Eddie Robinson was born on February 13, 1919 in Jackson, Louisiana and he is the second winningest coach in college football history. Eddie's father was a sharecropper and his mother was a domestic worker. They never graduated from high school, but Robinson's parents encouraged him to pursue a college education. He prospered through their encouragement and graduated from Mc Kinley High School in 1937. He was a starting quarterback and attended Leland College in Baker, Louisiana and graduated in 1941.

After a storied college career, the coaching bug hit Eddie and he wanted to become a head college football coach. However, living in the segregated South, the only oportunities available were at historically black institutions. These positions did not open often and he decided to accept a job at a feed mill. Robinson disliked the work and dreamed of coaching football. Fortunately, it did not take long for him to get his chance. Through a relative, he found out that Negro Normal and Industrial Institute(now Grambling State University)was searching for a new coach. He was only 22 years old, when he applied for the position. Eddie impressed Grambling president Ralph Waldo Emerson Jones with his enthusiasm and confidence and he hired Robinson.

DATA FOR ANALYSIS =
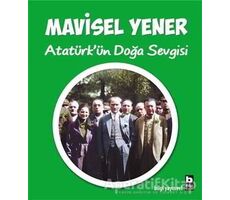 Atatürkün Doğa Sevgisi - Mavisel Yener - Bilgi Yayınevi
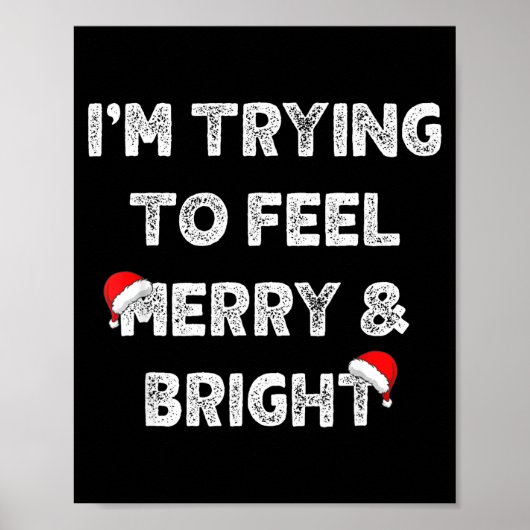 Merry & Bright And I'm Trying To Feel Merry &a Poster (Vorne)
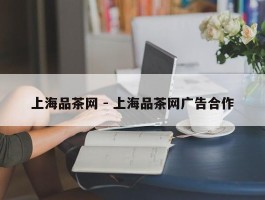 上海品茶网 - 上海品茶网广告合作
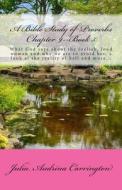 A Bible Study of Proverbs Chapter 9--Book 5 di Julia Audrina Carrington edito da God's Glory Publishing House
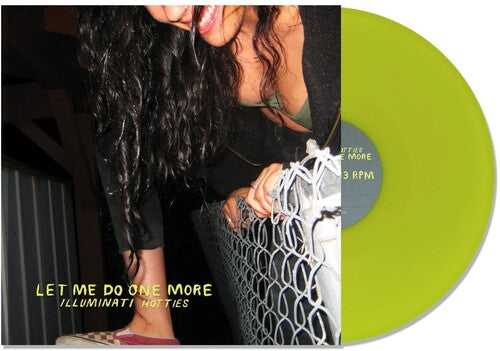 Let Me Do One More - Lime Green, Illuminati Hotties, LP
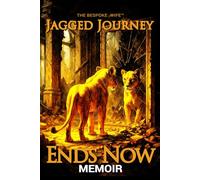Ends Now: The Memoir: Jagged Journey
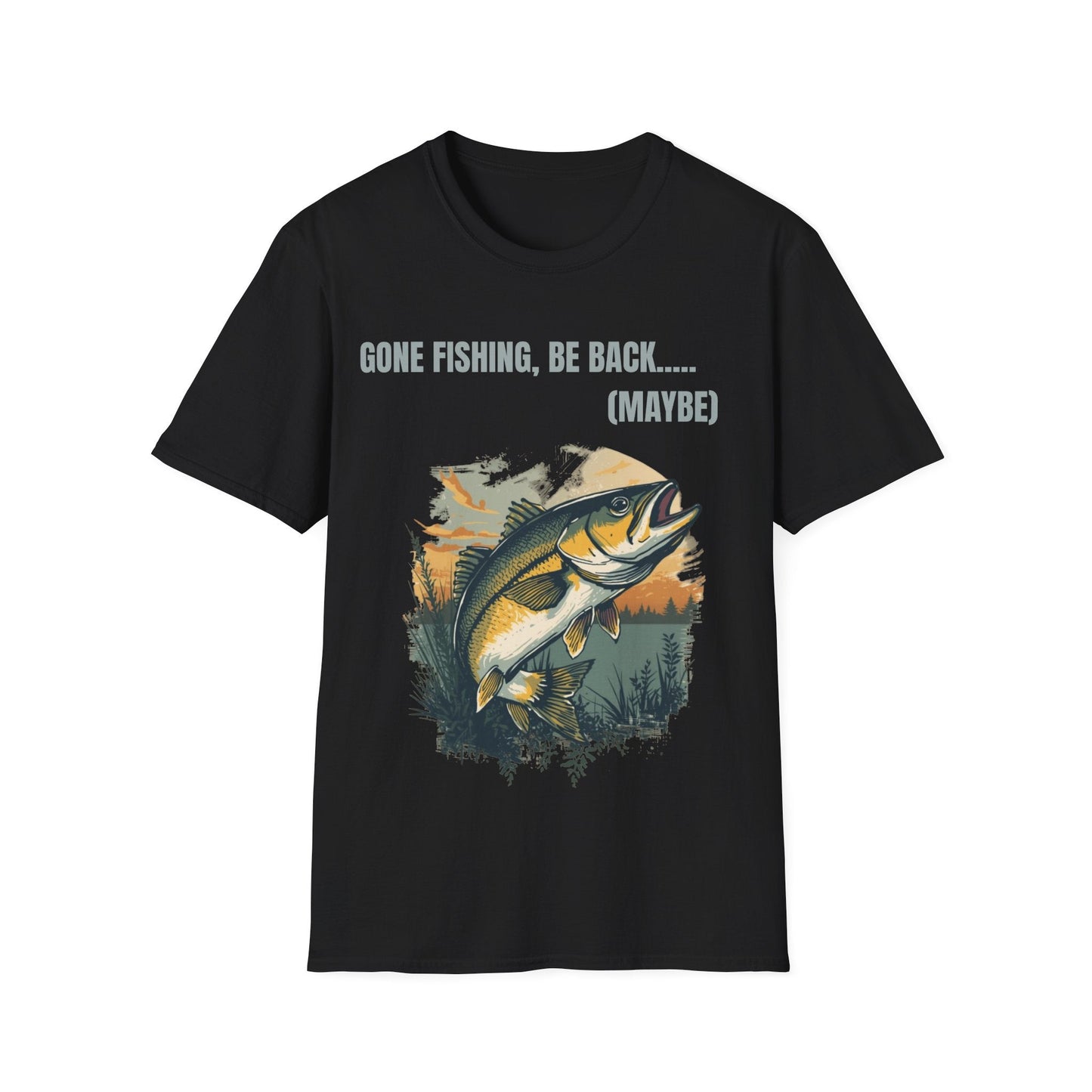 Gone Fishing, Be Back... (Maybe) T-Shirt - SJM Print Store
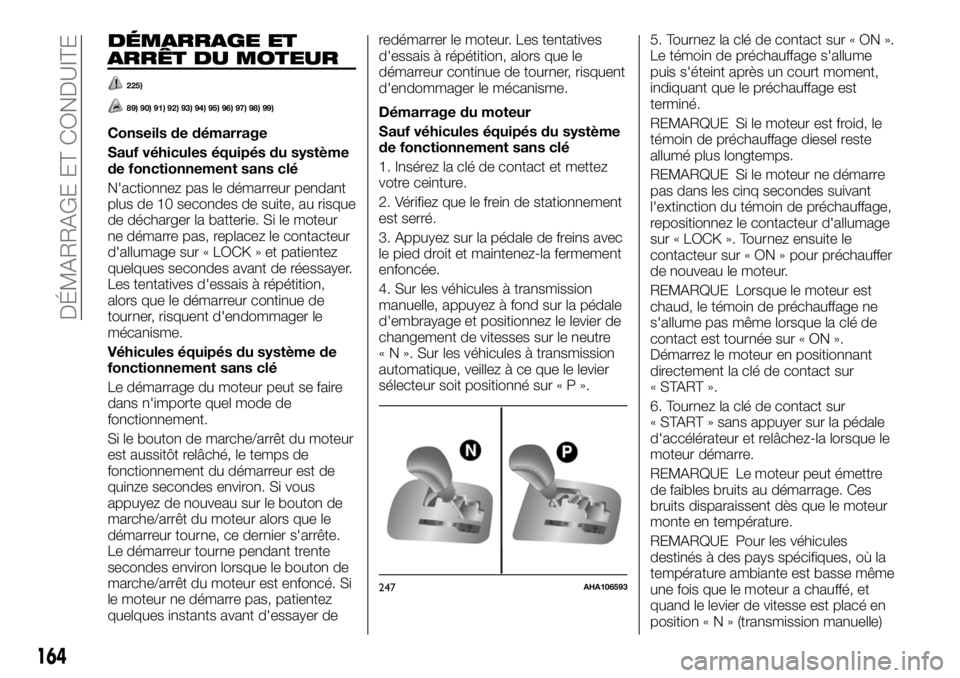 FIAT FULLBACK 2017 Notice dentretien (in French) DÉMARRAGE ET
ARRÊT DU MOTEUR
225)
89) 90) 91) 92) 93) 94) 95) 96) 97) 98) 99)
Conseils de démarrage
Sauf véhicules équipés du système
de fonctionnement sans clé
N'actionnez pas le démarre FIAT FULLBACK 2017 Notice dentretien (in French) DÉMARRAGE ET
ARRÊT DU MOTEUR
225)
89) 90) 91) 92) 93) 94) 95) 96) 97) 98) 99)
Conseils de démarrage
Sauf véhicules équipés du système
de fonctionnement sans clé
N'actionnez pas le démarre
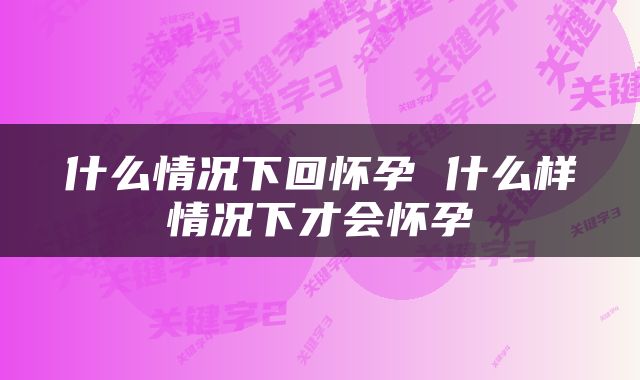 什么情况下回怀孕 什么样情况下才会怀孕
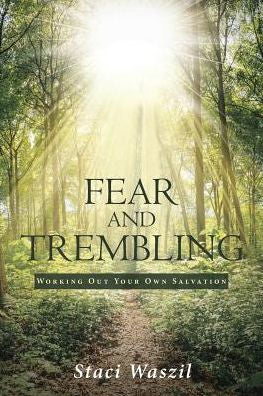 Fear And Trembling - Working Out Your Own Salvation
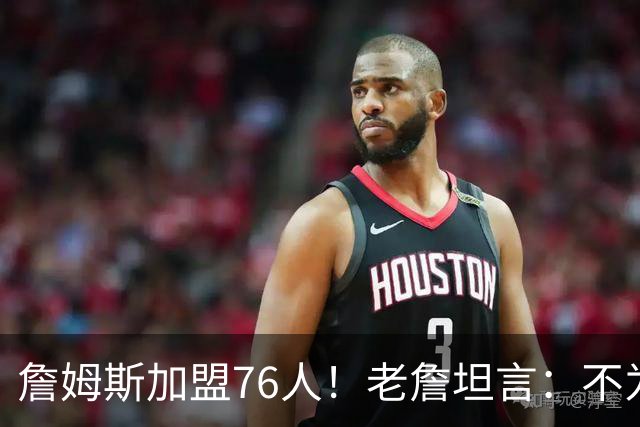 詹姆斯加盟76人！老詹坦言：不为钱不为家人只为赢！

WHAT YOU WILL DO =
A – Summarize the passage on Eddie Robinson in two sentences.
B – Translate this sentence from the passage on Eddie Robinson into Spanish: "Robinson disliked the work and dreamed of coaching football."
The entries are not needed for what follows.

ANSWER SECTION =
A – Eddie Robinson, born in 1919 in Jackson, Louisiana, to parents who encouraged his education, became a starting quarterback and graduated from Leland College in 1941. Wanting to coach but finding few openings in the segregated South, he took a feed mill job until, at 22, he was hired as coach by Grambling president Ralph Waldo Emerson Jones.

B – A Robinson no le gustaba el trabajo y soñaba con entrenar fútbol americano.